━━ SOURCE EXCERPT ━━

Today, tourists can visit the sunny, open rooms of Liberty Hall, but in 1787, the Convention took place under strict secrecy. The doors were closed, the windows blacked out, and security guards ringed the building. In Madison’s Notes on the Federal Convention, the rules stated, “That nothing spoken in the House be printed or otherwise published or communicated.” James Madison, one of the main recorders, refused to publish his notes until all of the framers were buried in the grave.


If the citizens had known what was transpiring in Philadelphia, an uprising reminiscent of the Battle of Seattle at the 1999 World Trade Organization protests might have ensued. In 1787, citizens of the thirteen sovereign states considered the United States of America to be a description of a friendly alliance of nation-states similar to the United Nations. Under the new Constitution, however, the federal government of the United States of America became a new, powerful legal body that wielded supreme authority over the subordinate states.


When they found out, citizens of the day were not amused. Resistance to the new constitution was widespread. In 1787 Washington wrote, “Commotions of this sort, like snow-balls, gather strength as they roll, if there is no opposition in the way to divide and crumble them.” To ensure the states’ ratification of the new constitution, his colleagues Madison and Hamilton rolled out their propaganda machines.

━━━
━━ DATASET ENTRIES ━━

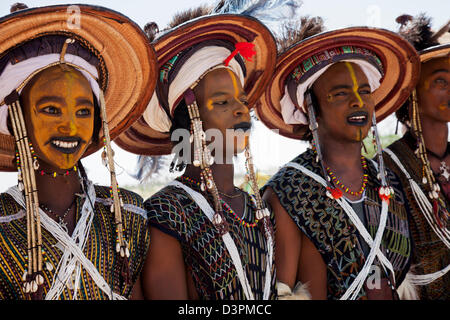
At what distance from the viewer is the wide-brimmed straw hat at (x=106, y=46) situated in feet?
8.53

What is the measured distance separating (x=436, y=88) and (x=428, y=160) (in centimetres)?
61

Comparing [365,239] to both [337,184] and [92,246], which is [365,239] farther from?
[92,246]

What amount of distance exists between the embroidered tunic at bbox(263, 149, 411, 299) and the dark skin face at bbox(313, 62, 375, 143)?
0.30m

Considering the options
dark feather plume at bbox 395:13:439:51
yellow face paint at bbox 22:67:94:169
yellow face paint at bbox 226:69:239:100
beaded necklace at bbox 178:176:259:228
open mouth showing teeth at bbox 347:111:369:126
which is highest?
dark feather plume at bbox 395:13:439:51

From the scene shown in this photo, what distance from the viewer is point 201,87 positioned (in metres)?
3.45

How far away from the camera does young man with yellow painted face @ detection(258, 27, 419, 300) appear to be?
3680 millimetres

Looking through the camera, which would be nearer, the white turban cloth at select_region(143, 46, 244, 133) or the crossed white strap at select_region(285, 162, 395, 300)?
the white turban cloth at select_region(143, 46, 244, 133)

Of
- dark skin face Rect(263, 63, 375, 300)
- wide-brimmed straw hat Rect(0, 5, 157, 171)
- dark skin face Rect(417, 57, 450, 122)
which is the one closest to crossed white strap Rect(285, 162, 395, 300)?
dark skin face Rect(263, 63, 375, 300)

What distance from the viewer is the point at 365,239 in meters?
3.71

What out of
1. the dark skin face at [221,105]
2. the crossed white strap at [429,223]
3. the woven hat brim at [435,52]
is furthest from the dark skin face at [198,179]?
the woven hat brim at [435,52]

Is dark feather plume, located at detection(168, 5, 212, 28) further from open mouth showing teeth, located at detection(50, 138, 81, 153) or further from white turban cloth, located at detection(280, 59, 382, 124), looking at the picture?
open mouth showing teeth, located at detection(50, 138, 81, 153)

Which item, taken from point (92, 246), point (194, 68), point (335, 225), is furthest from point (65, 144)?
point (335, 225)

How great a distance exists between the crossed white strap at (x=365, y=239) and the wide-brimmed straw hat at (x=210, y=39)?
0.78 meters
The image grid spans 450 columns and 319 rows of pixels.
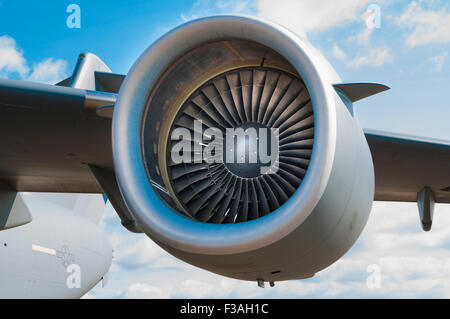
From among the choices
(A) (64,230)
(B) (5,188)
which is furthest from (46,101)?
(A) (64,230)

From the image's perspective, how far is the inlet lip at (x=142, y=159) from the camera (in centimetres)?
275

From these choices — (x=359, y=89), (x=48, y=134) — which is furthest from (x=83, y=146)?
(x=359, y=89)

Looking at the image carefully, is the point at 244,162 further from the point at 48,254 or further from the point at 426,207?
the point at 48,254

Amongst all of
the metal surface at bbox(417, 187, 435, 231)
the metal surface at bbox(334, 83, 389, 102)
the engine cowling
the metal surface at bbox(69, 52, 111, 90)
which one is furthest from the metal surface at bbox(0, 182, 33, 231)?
the metal surface at bbox(417, 187, 435, 231)

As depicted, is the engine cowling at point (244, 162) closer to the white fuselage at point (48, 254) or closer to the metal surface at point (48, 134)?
the metal surface at point (48, 134)

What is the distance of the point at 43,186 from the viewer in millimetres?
7141

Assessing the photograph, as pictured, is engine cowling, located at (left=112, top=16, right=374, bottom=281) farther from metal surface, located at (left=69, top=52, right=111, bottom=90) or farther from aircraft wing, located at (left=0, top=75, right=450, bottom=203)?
metal surface, located at (left=69, top=52, right=111, bottom=90)

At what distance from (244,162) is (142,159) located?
0.77 metres

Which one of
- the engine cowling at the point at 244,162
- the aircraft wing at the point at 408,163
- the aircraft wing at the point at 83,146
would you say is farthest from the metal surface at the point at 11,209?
the aircraft wing at the point at 408,163

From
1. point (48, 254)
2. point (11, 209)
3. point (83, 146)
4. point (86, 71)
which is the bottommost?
point (48, 254)

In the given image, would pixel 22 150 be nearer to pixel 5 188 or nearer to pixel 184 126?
pixel 5 188

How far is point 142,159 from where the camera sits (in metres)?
3.46

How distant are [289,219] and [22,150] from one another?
3911 mm
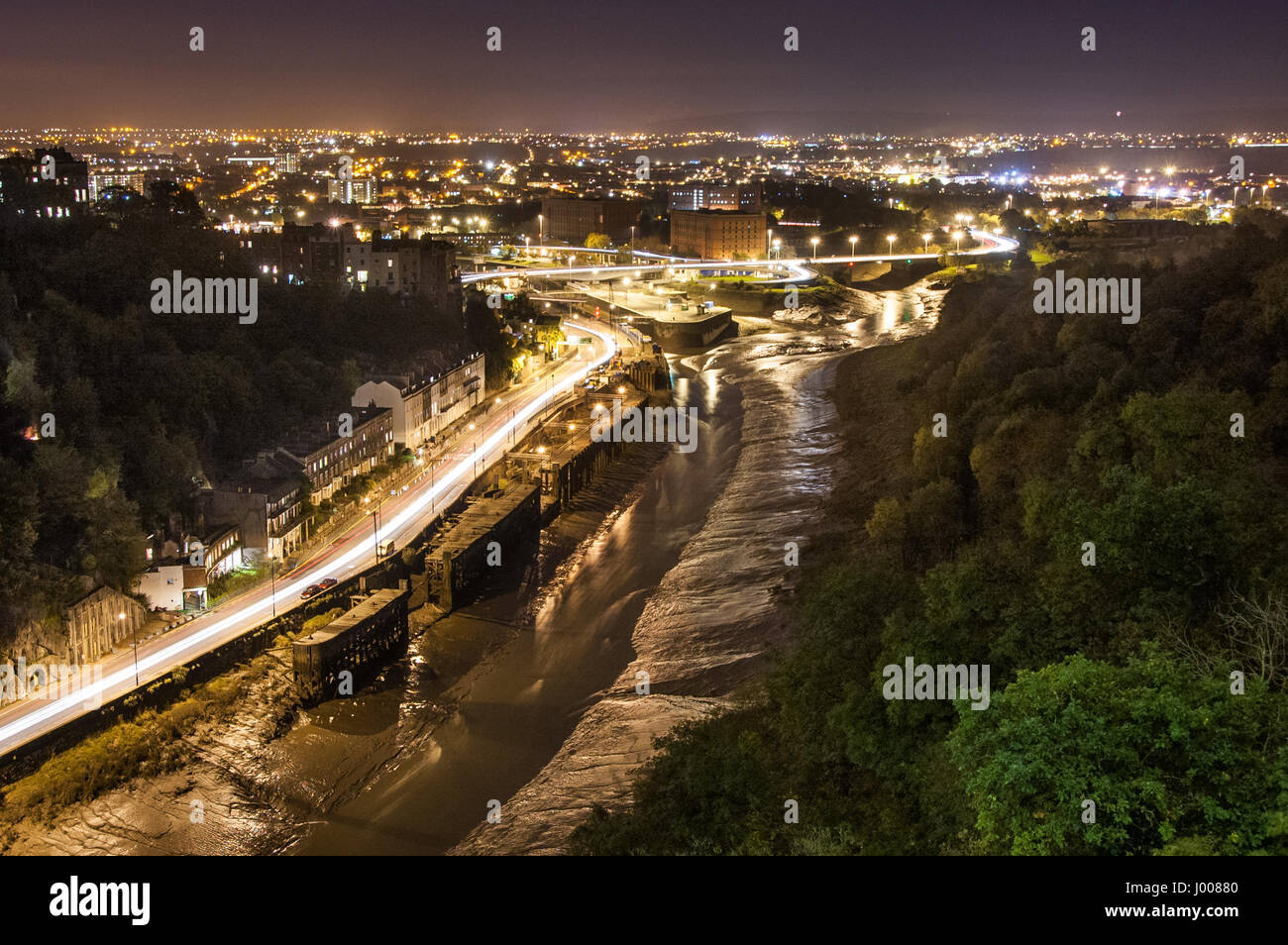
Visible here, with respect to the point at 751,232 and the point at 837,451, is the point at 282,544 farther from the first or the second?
the point at 751,232

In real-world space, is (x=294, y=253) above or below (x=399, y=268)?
above

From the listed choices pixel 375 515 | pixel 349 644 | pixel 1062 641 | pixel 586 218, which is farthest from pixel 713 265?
pixel 1062 641

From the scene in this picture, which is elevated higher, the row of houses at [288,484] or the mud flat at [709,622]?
the row of houses at [288,484]

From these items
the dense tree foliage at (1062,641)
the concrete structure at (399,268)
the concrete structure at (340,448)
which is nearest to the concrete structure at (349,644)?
the concrete structure at (340,448)

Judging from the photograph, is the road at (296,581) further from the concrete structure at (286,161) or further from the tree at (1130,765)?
the concrete structure at (286,161)

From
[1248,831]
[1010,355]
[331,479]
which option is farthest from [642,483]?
[1248,831]

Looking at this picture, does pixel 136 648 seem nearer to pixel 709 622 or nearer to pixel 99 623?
pixel 99 623
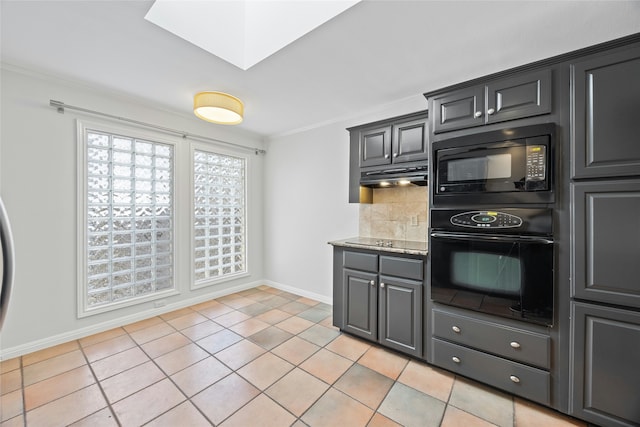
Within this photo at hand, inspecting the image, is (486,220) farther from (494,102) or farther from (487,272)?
(494,102)

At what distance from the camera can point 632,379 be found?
1.40 metres

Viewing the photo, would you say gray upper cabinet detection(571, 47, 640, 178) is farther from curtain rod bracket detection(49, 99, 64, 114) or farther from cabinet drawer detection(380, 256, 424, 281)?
curtain rod bracket detection(49, 99, 64, 114)

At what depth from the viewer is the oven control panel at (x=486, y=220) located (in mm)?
1735

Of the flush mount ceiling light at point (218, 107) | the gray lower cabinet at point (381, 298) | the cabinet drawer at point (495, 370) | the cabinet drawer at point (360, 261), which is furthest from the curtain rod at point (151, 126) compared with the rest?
the cabinet drawer at point (495, 370)

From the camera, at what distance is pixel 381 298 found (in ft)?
7.70

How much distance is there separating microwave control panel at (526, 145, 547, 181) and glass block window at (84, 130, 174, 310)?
365 centimetres

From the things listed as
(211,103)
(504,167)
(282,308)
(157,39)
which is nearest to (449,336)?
(504,167)

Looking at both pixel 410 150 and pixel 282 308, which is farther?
pixel 282 308

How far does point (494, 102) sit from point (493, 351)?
1764 millimetres

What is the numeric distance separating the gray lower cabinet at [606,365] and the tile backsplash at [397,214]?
1368 mm

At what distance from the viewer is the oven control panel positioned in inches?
68.3

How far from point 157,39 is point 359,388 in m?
2.96

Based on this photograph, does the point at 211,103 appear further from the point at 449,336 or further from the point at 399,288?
the point at 449,336

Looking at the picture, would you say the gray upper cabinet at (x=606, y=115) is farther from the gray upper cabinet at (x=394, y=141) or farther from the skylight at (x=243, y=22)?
the skylight at (x=243, y=22)
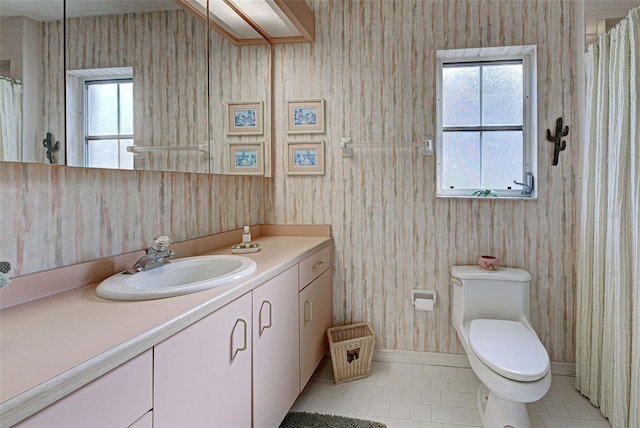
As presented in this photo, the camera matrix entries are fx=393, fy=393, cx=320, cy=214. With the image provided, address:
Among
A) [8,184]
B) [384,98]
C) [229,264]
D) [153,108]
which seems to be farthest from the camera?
[384,98]

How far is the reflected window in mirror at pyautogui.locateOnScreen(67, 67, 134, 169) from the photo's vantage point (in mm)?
1201

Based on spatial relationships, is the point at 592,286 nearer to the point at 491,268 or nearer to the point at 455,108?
the point at 491,268

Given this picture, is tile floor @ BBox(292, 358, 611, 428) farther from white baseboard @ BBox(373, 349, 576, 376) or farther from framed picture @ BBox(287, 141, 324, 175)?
framed picture @ BBox(287, 141, 324, 175)

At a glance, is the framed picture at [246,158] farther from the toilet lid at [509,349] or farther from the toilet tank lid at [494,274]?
the toilet lid at [509,349]

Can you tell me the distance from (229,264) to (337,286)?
112 centimetres

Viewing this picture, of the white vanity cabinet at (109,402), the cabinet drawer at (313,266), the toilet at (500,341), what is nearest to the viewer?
the white vanity cabinet at (109,402)

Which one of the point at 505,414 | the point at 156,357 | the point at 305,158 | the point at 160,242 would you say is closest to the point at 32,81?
the point at 160,242

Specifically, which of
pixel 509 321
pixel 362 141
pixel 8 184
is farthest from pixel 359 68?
pixel 8 184

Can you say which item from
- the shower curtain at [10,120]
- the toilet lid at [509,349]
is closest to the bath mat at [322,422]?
the toilet lid at [509,349]

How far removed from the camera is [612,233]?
1877 millimetres

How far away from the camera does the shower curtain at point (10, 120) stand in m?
0.99

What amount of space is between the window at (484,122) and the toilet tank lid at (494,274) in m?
0.49

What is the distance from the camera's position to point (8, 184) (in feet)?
3.61

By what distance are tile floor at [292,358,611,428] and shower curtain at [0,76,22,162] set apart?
1.69 m
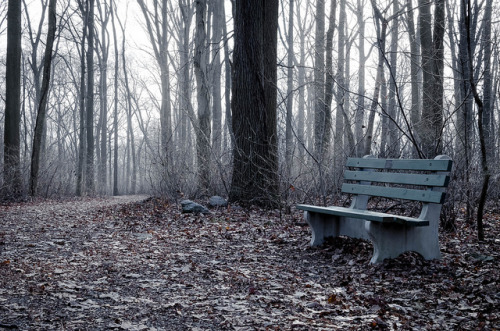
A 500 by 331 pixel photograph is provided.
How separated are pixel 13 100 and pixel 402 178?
36.6ft

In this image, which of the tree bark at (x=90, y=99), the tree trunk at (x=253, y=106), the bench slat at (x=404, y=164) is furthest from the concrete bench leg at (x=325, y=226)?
the tree bark at (x=90, y=99)

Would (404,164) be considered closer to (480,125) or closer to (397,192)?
(397,192)

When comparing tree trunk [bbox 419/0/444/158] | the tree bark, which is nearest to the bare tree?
the tree bark

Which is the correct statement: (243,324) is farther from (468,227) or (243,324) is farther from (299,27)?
(299,27)

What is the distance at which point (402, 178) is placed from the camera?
4.66 meters

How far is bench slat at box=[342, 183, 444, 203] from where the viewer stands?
14.0 ft

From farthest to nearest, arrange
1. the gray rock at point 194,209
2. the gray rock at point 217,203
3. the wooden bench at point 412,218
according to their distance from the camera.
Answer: the gray rock at point 217,203 → the gray rock at point 194,209 → the wooden bench at point 412,218

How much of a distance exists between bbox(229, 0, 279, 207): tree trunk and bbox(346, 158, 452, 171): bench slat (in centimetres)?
278

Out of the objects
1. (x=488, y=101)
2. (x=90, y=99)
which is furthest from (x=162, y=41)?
(x=488, y=101)

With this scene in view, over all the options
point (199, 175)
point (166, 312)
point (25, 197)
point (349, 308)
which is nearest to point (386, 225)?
point (349, 308)

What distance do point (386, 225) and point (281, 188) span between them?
3.77 m

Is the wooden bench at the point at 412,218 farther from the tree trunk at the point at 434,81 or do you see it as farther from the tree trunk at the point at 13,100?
the tree trunk at the point at 13,100

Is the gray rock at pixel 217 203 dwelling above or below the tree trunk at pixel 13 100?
below

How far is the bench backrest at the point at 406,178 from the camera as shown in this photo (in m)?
4.26
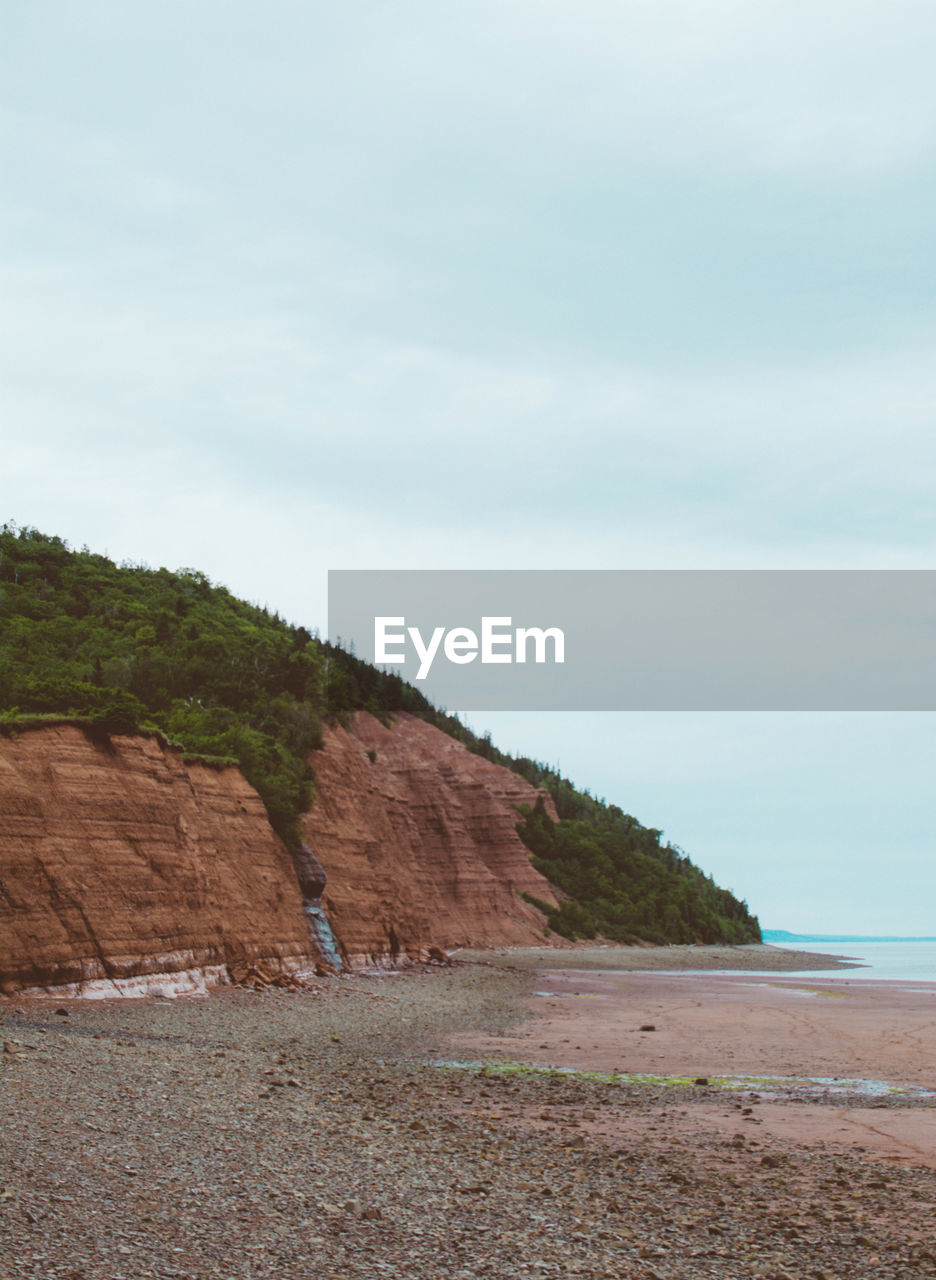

━━━

YOUR GOAL
Please pick up the passage above on the 1787 Constitutional Convention after its last sentence and continue it.

RESPONSE BELOW
William Grayson of Virginia wrote, “We are now told … that we shall have wars and rumors of wars, that every calamity is to attend us, and that we shall be ruined and disunited forever, unless we adopt this constitution…. and the Carolinians, from the South (mounted on alligators, I presume) are to come and destroy our cornfields, and eat up our little children! … These, sir are the mighty dangers which await us if we reject — dangers which are merely imaginary, and ludicrous in the extreme!”


Ultimately, the adoption of the new constitution came down to money. Like so many of our contemporary issues, the nation divided not down left-right lines, but by moneyed interests (which supported the new Federal government) and popular dissent (which objected to the loss of local power and the rising supremacy of the oligarchs). The Anti-Federalists were out-powered by the media apparatus and political influence of the oligarchs, who convinced commercial interests, small landowners, farmers, merchants and artisans to side with them. After the states ratified the new constitution, the proponents of the new system embarked on a long-term effort to alter or recreate the state constitutions and legislative structure to reflect the federal government.


Know your history, goes the stern warning. Without knowledge of the past, tyranny in the present continues to oppress us all. To better understand what transpired at Liberty Hall in 1787, imagine that a group of wealthy businessmen came together in secret to draft up a new set of laws and to create a new court system that has authority over the nations of Japan, Australia, Korea, Vietnam, Canada, the United States, and more. Then these wealthy elites empower themselves to regulate commerce to their own advantage.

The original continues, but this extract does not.